Josaphat Kuntsevych, O.S.B.M., (c. 1580 – 12 November 1623) (Polish: Jozafat Kuncewicz, Lithuanian: Juozapatas Kuncevičius, Ukrainian: Йосафат Кунцевич, Josafat Kuntsevych) was a Polish–Lithuanian monk and archeparch (archbishop) of the Ruthenian Catholic Church, who on 12 November 1623 was killed by an angry mob in Vitebsk, Vitebsk Voivodeship, in the Polish–Lithuanian Commonwealth (present-day Belarus). He is "the best-known victim" of anti-Catholic violence related to implementing the Union of Brest, and is declared a martyr and saint of the Catholic Church.

His death reflects the conflict among Christian Orthodox and Catholics that had intensified after the Ruthenian Orthodox Church (Kiev Metropolitanate) confirmed its communion with the Roman Catholic Church through the 1596 Union of Brest.

Life

Historical and religious background

King Sigismund III Vasa's policy for the Counter-Reformation in the Polish–Lithuanian Commonwealth was to reunite, "through missions to non-Catholics, both Protestant and Orthodox," all Christians into the Roman Catholic Church. After preliminary negotiations with Sigismund III and with Grand Chancellor and Great Hetman of the Crown Jan Zamoyski, a delegation of bishops from the Eastern Orthodox Metropolitanate of Kiev (1458–1596) [uk] was sent to Rome in 1595 to accede to the Union of Brest on condition that their rituals and discipline were left intact. Most Eastern Orthodox bishops within the Commonwealth, including Michael Rohoza, metropolitan of Kiev – but at Vilnius, Vilnius Voivodeship, the capital city of the Grand Duchy of Lithuania, in the Polish–Lithuanian Commonwealth – were signatories of the Union of Brest in 1596 which brought the Metropolitanate of Kiev into communion with the Roman Catholic Church. Two ecclesiastical factions, those Eastern Orthodox bishops who were signatories and those Eastern Orthodox bishops who were not signatories, met and excommunicated each other, but those who did not assent were in a much worse position than before, because they were no longer officially recognized. The Union resulted in two sectarian groups:

Main article: Union of Brest
  • Eastern Orthodox adherents who did assent to the Union of Brest articles became Eastern Catholic and were known as "Uniates", or "unici" in Polish. They were considered as "schismatics and traitors" by the Orthodox Church. "About two-thirds of the Ruthenian population" were Uniates by 1620. The northeastern voivodeships became predominantly Uniate.

**INFORMATION GIVEN:**

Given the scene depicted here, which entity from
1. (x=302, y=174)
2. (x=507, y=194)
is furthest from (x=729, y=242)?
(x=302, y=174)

...

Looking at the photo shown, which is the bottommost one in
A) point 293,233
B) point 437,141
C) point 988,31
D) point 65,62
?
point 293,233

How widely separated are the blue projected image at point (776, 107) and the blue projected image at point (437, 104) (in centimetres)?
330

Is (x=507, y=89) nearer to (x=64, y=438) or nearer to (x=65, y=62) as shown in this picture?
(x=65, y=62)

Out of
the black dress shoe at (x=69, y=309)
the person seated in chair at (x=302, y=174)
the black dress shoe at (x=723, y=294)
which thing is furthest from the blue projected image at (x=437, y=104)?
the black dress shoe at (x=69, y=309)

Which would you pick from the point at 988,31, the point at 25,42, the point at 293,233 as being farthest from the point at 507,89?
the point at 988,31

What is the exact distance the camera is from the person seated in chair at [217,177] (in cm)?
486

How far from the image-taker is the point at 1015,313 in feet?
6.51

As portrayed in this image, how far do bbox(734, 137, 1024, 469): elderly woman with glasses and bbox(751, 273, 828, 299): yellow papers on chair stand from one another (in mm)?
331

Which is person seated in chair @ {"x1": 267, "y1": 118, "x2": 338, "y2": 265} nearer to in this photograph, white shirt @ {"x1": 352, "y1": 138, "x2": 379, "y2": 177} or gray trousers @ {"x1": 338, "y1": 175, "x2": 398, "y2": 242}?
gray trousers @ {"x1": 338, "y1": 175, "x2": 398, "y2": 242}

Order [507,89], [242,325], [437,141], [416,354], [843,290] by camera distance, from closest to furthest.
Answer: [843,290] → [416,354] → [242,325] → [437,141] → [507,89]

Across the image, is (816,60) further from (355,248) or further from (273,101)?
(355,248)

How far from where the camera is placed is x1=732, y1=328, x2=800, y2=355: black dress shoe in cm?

---

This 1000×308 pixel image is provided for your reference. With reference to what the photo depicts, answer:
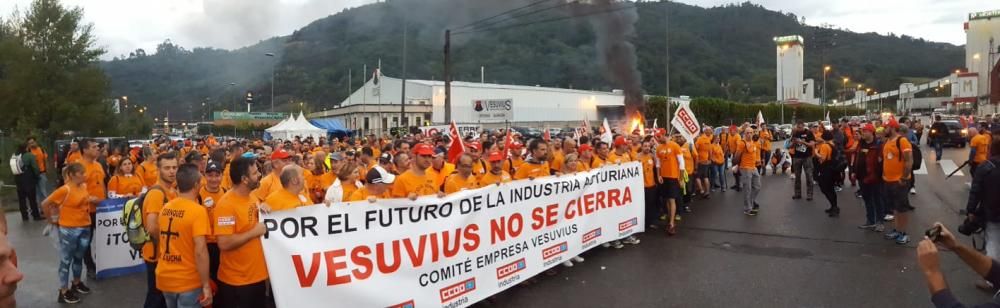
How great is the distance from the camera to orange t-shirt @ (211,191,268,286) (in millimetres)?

**REQUESTS:**
a – According to the text on Josaphat Kuntsevych, in which town was he killed by a mob on 12 November 1623?
b – Say whether each statement agrees with the text on Josaphat Kuntsevych. Answer yes or no for each, and quote the words of the text that decide it. (i) A delegation of bishops from the Metropolitanate of Kiev was sent to Rome in 1595. (ii) By 1620, about half of the Ruthenian population were Uniates. (iii) The southwestern voivodeships became predominantly Uniate.
Rely only on the text when answering; the items play no part.

**SOLUTIONS TO EACH TASK:**
a – Vitebsk.

b –
(i) Yes: "a delegation of bishops from the Eastern Orthodox Metropolitanate of Kiev (1458–1596) [uk] was sent to Rome in 1595"
(ii) No: "About two-thirds of the Ruthenian population" were Uniates by 1620.
(iii) No: "The northeastern voivodeships became predominantly Uniate."